Texto fornecido -
Sem Luís Castro, John Textor recrutou um adjunto brasileiro no Lyon, clube do qual também é proprietário, para segurar as pontas, enquanto o Botafogo iniciava a procura por um novo treinador. E a escolha não podia ter sido mais acertada. Cláudio Caçapa orientou a equipa durante quatro jogos, teve cem por cento de aproveitamento e saiu para dar lugar a Bruno Lage.

8 julho - Bruno Lage é o escolhido por Textor

Textor apostava em replicar a fórmula do sucesso e Bruno Lage é apresentado para levar a equipa ao título. O português estreia-se 11 dias depois na Taça Sul Americana.

9 julho - Já se sentia o «cheirinho» a título

«O Botafogo está no caminho certo, ainda faltam muitas jornadas, mas está no caminho certo. Se continuar desta forma o trabalho, é lógico que temos de começar a pensar no título. Vamos lutar lá em cima, isso é certo. Ainda é cedo para falar em ser campeão, mas já "tá" dando um cheirinho, sim», Cláudio Caçapa.

8 agosto - A lesão de Tiquinho

O goleador caiu e a equipa não se soube levantar. Autor de 13 golos na primeira volta, Tiquinho sofreu uma lesão no joelho e desfalcou a equipa durante quase o mês. Quando voltou, já tinha a concorrência de Diego Costa, mas o ex-FC Porto já não era o mesmo. E os restantes colegas também não.

13 agosto - O fim de uma primeira volta excecional

O Botafogo abre uma vantagem de 13 pontos na liderança, à 19.ª jornada, a meio do Brasileirão, com um triunfo sobre o Internacional, no Nilton Santos. Estava feita história. Nunca uma equipa tinha feito uma primeira volta ao nível daquela no Brasileirão. 

30 agosto - O início do fim para Bruno Lage

A equipa seguia confortável no primeiro posto, mas Bruno Lage não era consensual entre os adeptos. E a eliminação da Taça Sul-Americana, em casa do Defensa y Justicia, aumentou a desconfiança.

Dados de entrada -
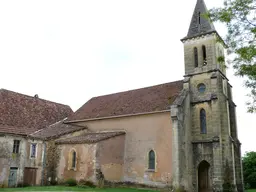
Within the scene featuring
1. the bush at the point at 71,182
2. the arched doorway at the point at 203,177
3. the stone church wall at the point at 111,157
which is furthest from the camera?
the arched doorway at the point at 203,177

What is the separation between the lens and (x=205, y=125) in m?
24.9

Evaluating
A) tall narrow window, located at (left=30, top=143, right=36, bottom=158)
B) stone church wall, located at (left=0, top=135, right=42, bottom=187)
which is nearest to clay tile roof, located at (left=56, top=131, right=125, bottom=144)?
tall narrow window, located at (left=30, top=143, right=36, bottom=158)

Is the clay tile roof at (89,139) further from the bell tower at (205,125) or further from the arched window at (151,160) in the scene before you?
the bell tower at (205,125)

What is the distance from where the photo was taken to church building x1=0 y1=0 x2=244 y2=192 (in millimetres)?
23328

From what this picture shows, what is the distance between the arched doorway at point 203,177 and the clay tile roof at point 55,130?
541 inches

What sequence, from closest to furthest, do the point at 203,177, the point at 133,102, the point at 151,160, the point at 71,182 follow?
the point at 71,182 < the point at 203,177 < the point at 151,160 < the point at 133,102

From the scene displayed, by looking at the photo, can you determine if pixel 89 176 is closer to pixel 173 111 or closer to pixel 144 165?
pixel 144 165

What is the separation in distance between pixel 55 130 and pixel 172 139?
13305mm

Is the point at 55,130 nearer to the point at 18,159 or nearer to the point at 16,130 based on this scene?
the point at 16,130

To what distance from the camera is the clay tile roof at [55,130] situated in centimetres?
2711

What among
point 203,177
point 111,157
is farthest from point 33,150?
point 203,177

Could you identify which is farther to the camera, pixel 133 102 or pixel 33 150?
pixel 133 102

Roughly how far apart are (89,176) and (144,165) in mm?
5216

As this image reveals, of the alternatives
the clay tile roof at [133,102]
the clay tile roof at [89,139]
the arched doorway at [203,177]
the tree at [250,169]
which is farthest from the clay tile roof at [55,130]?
the tree at [250,169]
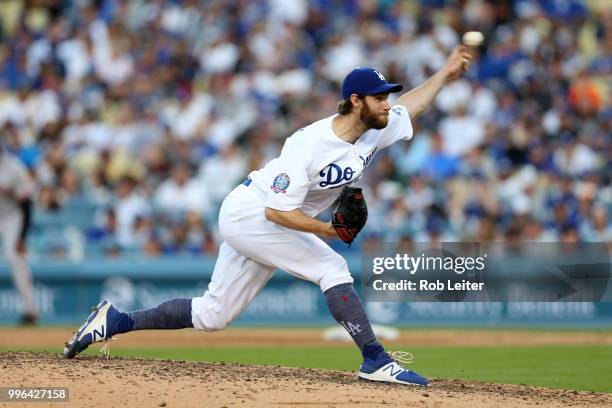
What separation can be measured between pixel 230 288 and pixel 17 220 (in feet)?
26.0

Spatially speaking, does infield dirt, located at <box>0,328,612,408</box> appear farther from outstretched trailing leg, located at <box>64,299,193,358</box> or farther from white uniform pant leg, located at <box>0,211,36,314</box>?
white uniform pant leg, located at <box>0,211,36,314</box>

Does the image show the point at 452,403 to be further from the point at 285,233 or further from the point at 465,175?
the point at 465,175

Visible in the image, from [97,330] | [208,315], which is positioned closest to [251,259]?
[208,315]

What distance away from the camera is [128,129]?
1628 centimetres

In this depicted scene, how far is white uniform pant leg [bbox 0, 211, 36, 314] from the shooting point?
44.8ft

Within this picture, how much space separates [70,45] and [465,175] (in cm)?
725

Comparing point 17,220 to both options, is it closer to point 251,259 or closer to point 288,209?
point 251,259

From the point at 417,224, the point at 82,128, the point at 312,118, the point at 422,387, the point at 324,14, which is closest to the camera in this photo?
the point at 422,387

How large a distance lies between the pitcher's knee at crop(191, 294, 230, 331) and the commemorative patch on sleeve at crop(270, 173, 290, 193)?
35.8 inches

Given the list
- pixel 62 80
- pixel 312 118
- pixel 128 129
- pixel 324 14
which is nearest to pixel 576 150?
pixel 312 118

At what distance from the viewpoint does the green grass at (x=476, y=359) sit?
330 inches

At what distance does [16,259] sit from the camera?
13648 mm

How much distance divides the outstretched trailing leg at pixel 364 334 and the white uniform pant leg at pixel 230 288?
53cm

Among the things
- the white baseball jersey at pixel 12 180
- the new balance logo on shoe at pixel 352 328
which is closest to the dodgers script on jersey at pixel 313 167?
the new balance logo on shoe at pixel 352 328
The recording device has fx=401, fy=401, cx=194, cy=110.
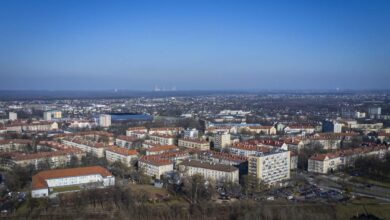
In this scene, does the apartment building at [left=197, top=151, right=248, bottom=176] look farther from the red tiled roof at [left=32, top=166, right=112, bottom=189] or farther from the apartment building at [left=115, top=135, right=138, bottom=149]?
the apartment building at [left=115, top=135, right=138, bottom=149]

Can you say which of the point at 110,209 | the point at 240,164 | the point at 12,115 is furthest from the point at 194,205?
the point at 12,115

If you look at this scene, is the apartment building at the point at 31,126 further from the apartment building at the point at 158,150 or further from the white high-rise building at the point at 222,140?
the white high-rise building at the point at 222,140

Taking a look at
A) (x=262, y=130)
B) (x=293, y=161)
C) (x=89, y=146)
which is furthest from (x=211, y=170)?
(x=262, y=130)

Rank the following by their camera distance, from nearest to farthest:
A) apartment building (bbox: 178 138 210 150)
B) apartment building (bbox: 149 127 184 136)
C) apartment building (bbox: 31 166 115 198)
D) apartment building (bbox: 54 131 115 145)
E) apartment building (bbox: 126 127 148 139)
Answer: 1. apartment building (bbox: 31 166 115 198)
2. apartment building (bbox: 178 138 210 150)
3. apartment building (bbox: 54 131 115 145)
4. apartment building (bbox: 126 127 148 139)
5. apartment building (bbox: 149 127 184 136)

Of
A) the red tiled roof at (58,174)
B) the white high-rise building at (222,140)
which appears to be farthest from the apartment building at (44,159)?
the white high-rise building at (222,140)

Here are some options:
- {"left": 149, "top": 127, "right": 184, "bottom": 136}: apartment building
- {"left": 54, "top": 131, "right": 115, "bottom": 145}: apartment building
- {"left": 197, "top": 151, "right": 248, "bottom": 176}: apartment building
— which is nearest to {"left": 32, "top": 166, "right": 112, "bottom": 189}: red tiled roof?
{"left": 197, "top": 151, "right": 248, "bottom": 176}: apartment building

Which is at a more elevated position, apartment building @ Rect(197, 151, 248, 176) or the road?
apartment building @ Rect(197, 151, 248, 176)

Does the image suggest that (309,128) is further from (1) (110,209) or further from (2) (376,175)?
(1) (110,209)
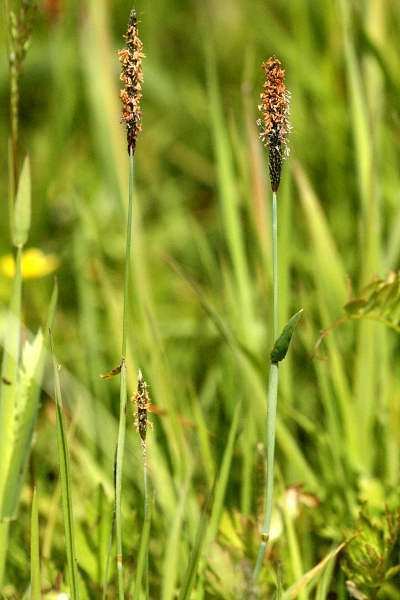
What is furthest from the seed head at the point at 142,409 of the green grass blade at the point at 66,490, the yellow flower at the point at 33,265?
the yellow flower at the point at 33,265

Tarefa proposta 1 -
Reproduza fielmente o excerto do texto sobre o Botafogo, desde "O goleador caiu" até "aumentou a desconfiança.".
Tarefa proposta 2 -
Transcreva sem alterações as linhas das entradas que vão da linha com "From the point at 417,224, the" até à linha com "35.8 inches", ambas incluídas.

Resposta redigida 1 -
O goleador caiu e a equipa não se soube levantar. Autor de 13 golos na primeira volta, Tiquinho sofreu uma lesão no joelho e desfalcou a equipa durante quase o mês. Quando voltou, já tinha a concorrência de Diego Costa, mas o ex-FC Porto já não era o mesmo. E os restantes colegas também não.

13 agosto - O fim de uma primeira volta excecional

O Botafogo abre uma vantagem de 13 pontos na liderança, à 19.ª jornada, a meio do Brasileirão, com um triunfo sobre o Internacional, no Nilton Santos. Estava feita história. Nunca uma equipa tinha feito uma primeira volta ao nível daquela no Brasileirão. 

30 agosto - O início do fim para Bruno Lage

A equipa seguia confortável no primeiro posto, mas Bruno Lage não era consensual entre os adeptos. E a eliminação da Taça Sul-Americana, em casa do Defensa y Justicia, aumentou a desconfiança.

Resposta redigida 2 -
From the point at 417,224, the point at 82,128, the point at 312,118, the point at 422,387, the point at 324,14, which is closest to the camera in this photo?
the point at 422,387

How large a distance lies between the pitcher's knee at crop(191, 294, 230, 331) and the commemorative patch on sleeve at crop(270, 173, 290, 193)?
35.8 inches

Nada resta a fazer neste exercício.